I moved to Ballinderreen, Co.
Galway, December 6th, 1996, when the village was genuine and quiet;
before the three bicyles in each family were replaced by at least two expensive
cars, before generation X dwarfed their parent’s homes by building mansions for
themselves in the nearest field. It felt strange to land in the village right
before Christmas, but I wanted to see what Christmas was like here. The pubs
were packed day and night. Music was everywhere. It rained, then rained some
more. No shops open on a Sunday. Everything ground to a halt for two weeks. I
searched Galway for a fax machine to send important paperwork to Washington D.
C. for a possible internship, but never found one. The pubs got hotter, more
crowded; I was an exotic creature pursued by men who assumed all Americans
slept with everyone. I assumed most of them were married, too merry to be real.
Two kind families invited me over for Christmas dinner, I said yes to both and then
stewed about how to get out of the other invitation. I chose the family who
were good to my father for years before his death.
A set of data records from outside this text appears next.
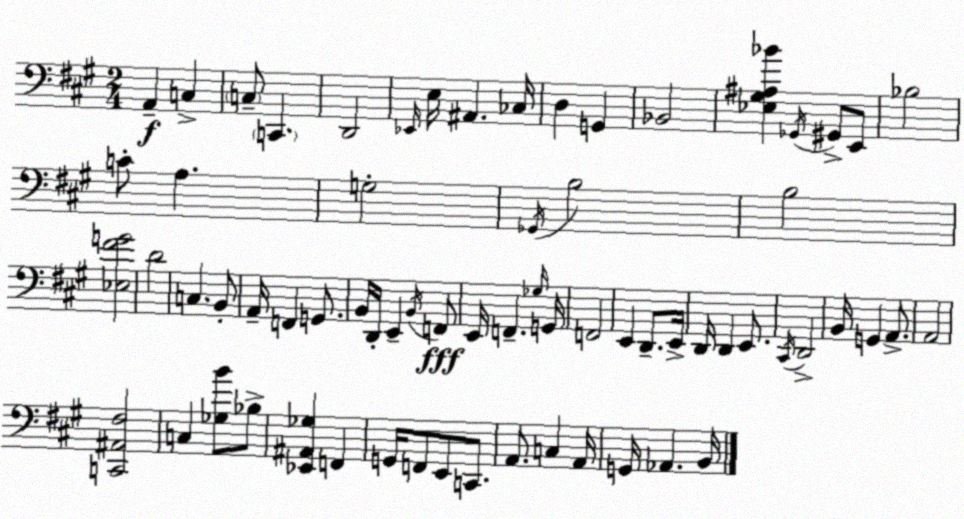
X:1
T:Untitled
M:2/4
L:1/4
K:A
A,, C, C,/2 C,, D,,2 _E,,/4 E,/4 ^A,, _C,/4 D, G,, _B,,2 [_E,^G,^A,_B] _G,,/4 ^G,,/2 E,,/2 _B,2 C/2 A, G,2 _G,,/4 B,2 B,2 [_E,^FG]2 D2 C, B,,/2 A,,/4 F,, G,,/2 B,,/4 D,,/4 E,, B,,/4 F,,/2 E,,/4 F,, _G,/4 G,,/4 F,,2 E,, D,,/2 E,,/4 D,,/4 D,, E,,/2 ^C,,/4 D,,2 B,,/4 G,, A,,/2 A,,2 [C,,^A,,^F,]2 C, [_G,B]/2 _B,/2 [_E,,^A,,_G,] F,, G,,/4 F,,/2 E,,/2 C,,/2 A,,/2 C, A,,/4 G,,/4 _A,, B,,/4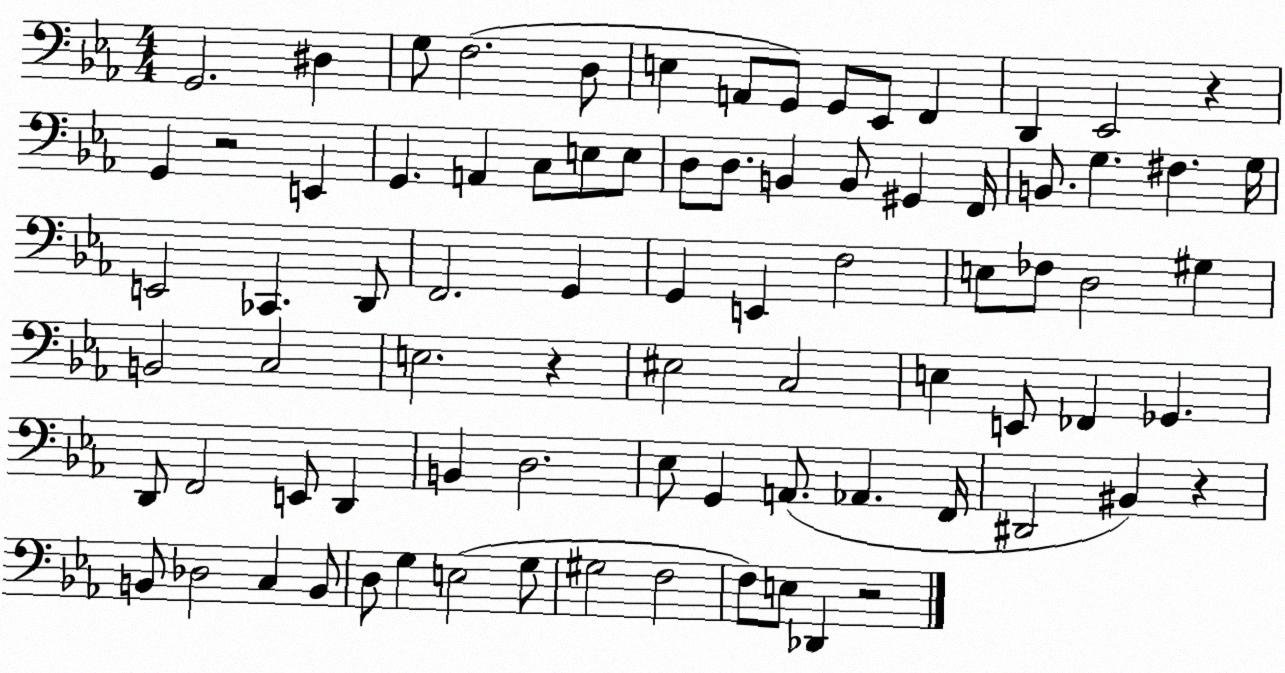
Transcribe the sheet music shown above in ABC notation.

X:1
T:Untitled
M:4/4
L:1/4
K:Eb
G,,2 ^D, G,/2 F,2 D,/2 E, A,,/2 G,,/2 G,,/2 _E,,/2 F,, D,, _E,,2 z G,, z2 E,, G,, A,, C,/2 E,/2 E,/2 D,/2 D,/2 B,, B,,/2 ^G,, F,,/4 B,,/2 G, ^F, G,/4 E,,2 _C,, D,,/2 F,,2 G,, G,, E,, F,2 E,/2 _F,/2 D,2 ^G, B,,2 C,2 E,2 z ^E,2 C,2 E, E,,/2 _F,, _G,, D,,/2 F,,2 E,,/2 D,, B,, D,2 _E,/2 G,, A,,/2 _A,, F,,/4 ^D,,2 ^B,, z B,,/2 _D,2 C, B,,/2 D,/2 G, E,2 G,/2 ^G,2 F,2 F,/2 E,/2 _D,, z2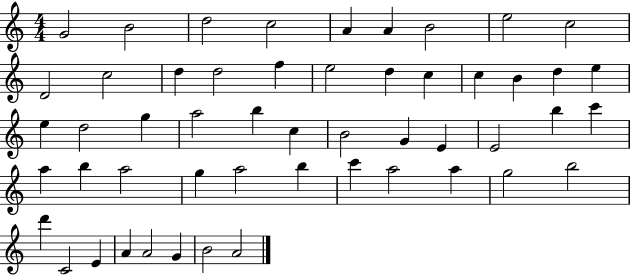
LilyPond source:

{
  \clef treble
  \numericTimeSignature
  \time 4/4
  \key c \major
  g'2 b'2 | d''2 c''2 | a'4 a'4 b'2 | e''2 c''2 | \break d'2 c''2 | d''4 d''2 f''4 | e''2 d''4 c''4 | c''4 b'4 d''4 e''4 | \break e''4 d''2 g''4 | a''2 b''4 c''4 | b'2 g'4 e'4 | e'2 b''4 c'''4 | \break a''4 b''4 a''2 | g''4 a''2 b''4 | c'''4 a''2 a''4 | g''2 b''2 | \break d'''4 c'2 e'4 | a'4 a'2 g'4 | b'2 a'2 | \bar "|."
}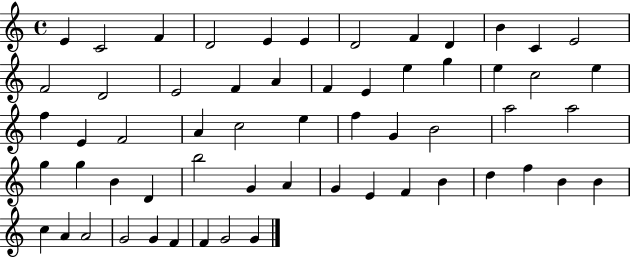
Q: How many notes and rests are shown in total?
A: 59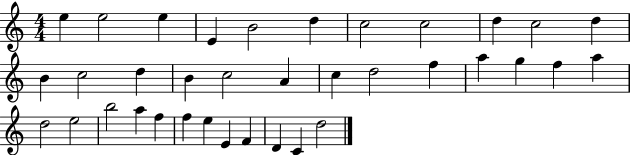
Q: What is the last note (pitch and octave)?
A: D5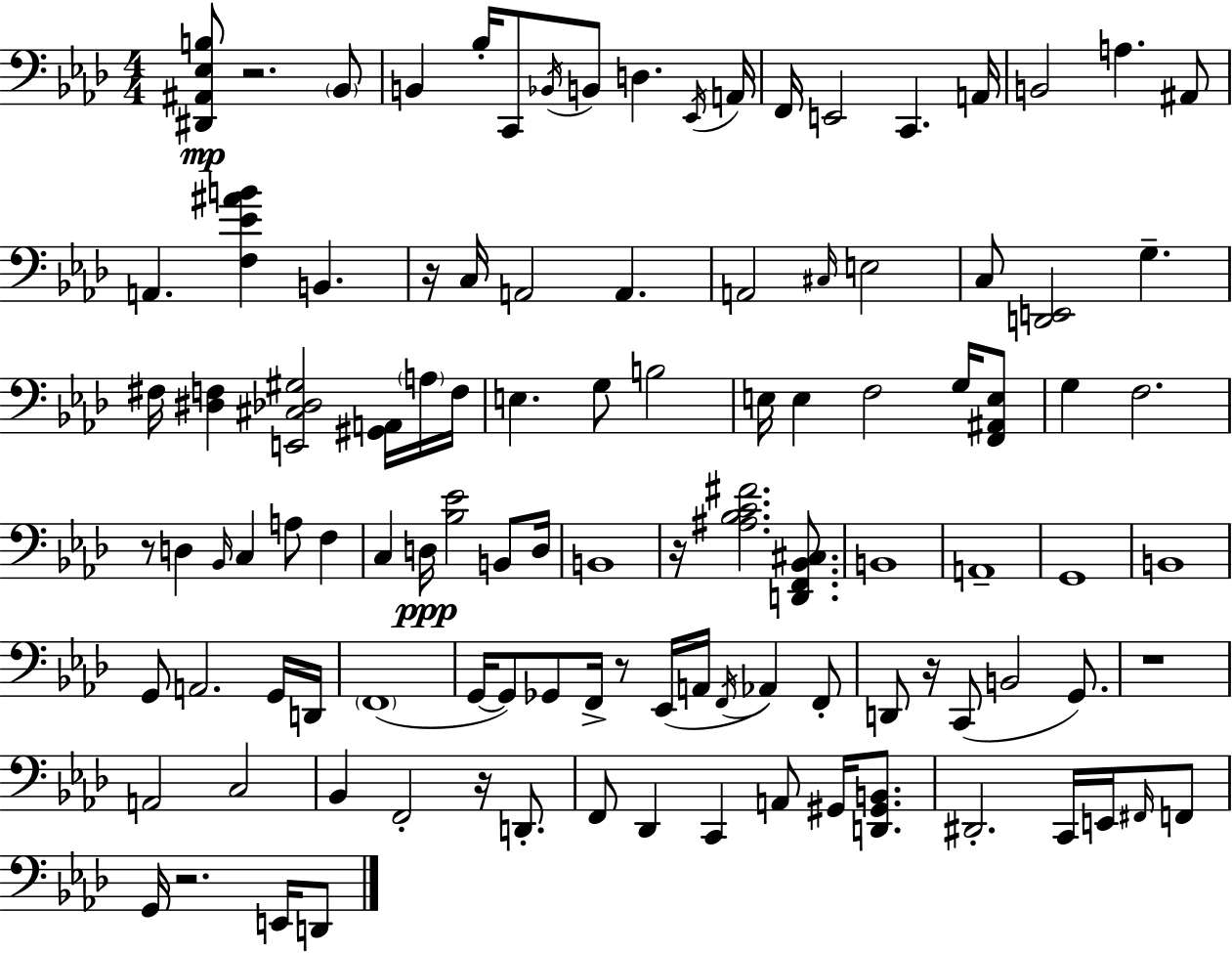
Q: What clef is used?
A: bass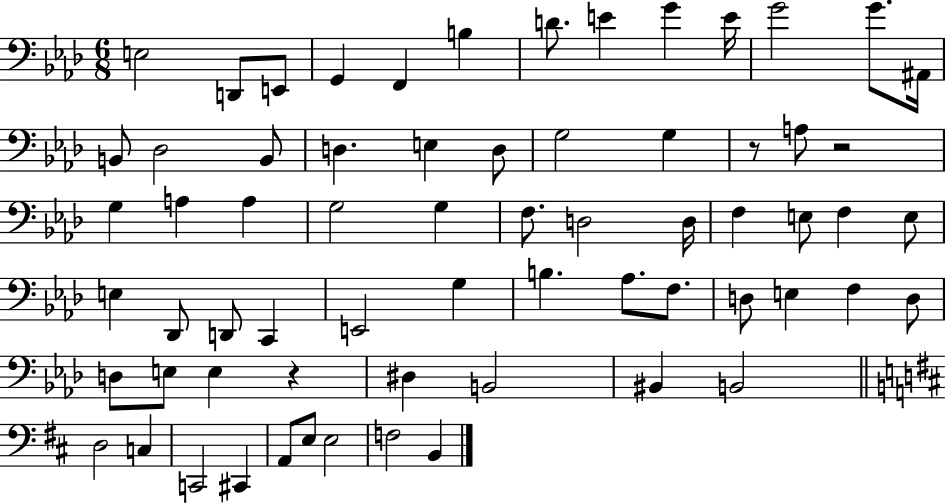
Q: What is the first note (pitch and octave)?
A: E3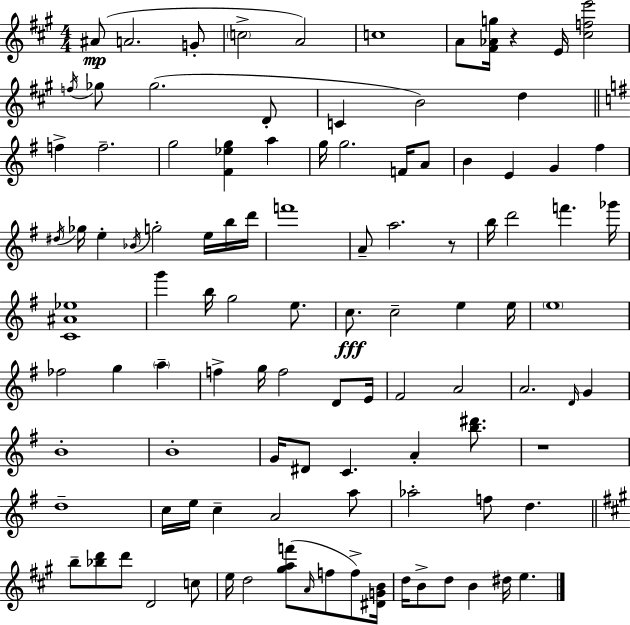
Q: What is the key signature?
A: A major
The four young children were delighted
with the present from Santy and a surprise. I loved it that they were content
with two gifts. The father and I were served a gorgeous dinner at the small
table in the kitchen. I was mortified when the mother and children did not sit
down with us. After everyone had eaten in shifts we watched Daniel O’Donnell on
the telly and then a program about the life of Hitler and I was convinced that
I had willingly moved to hell.
When my daughter, Lily, was
three years old my mother, my sister Eileen and her two children, Enid and
Kyle, and I went to a charming village called Vera, in Spain, for Christmas. We
rented a house and my friend, Vera Svensson, from Stockholm joined us. Vera in
Vera brought ingredients for a Swedish smorgasbord in her suitcase for Christmas
day dinner. Too cold for swimming, we spent our days walking on sage-covered
earth and our nights gawking at the stars. Epiphany week brought a parade of Wise
Men to the ancient village. Wild coloured floats were loaded with joyful people
wearing crowns who fiercely threw hard sweets to us spectators who were
shouting, catching, rejoicing. I had to
put the rain-cover over Lily’s stroller to protect her from the sweet-pelting
sky. She learned to walk in Vera, and I can still hear the darling Spanish grandfathers
at the park—not noticing or not affected by her Down syndrome—cooing
encouragement to her, my Galway girl who wore thick tiny pink glasses and stiff
red orthopaedic boots.
I often envy people who have
the same menu in the same house with the same people with the tree in the same
corner and watch the same Sound of Music with the same box of chocolates
quietly disappearing. Envy is not a good thing.
I atone the envy with monetary contributions to Childline, Doctors Without
Borders, Concern and an Anti-Gun lobby. And I remind myself that Lily and I
constitute a family. Perhaps we will find other exiles in Ireland to invite
over for the day. They will know what it is like to carry another country in
your warmest pocket and how good it is to share the same moon.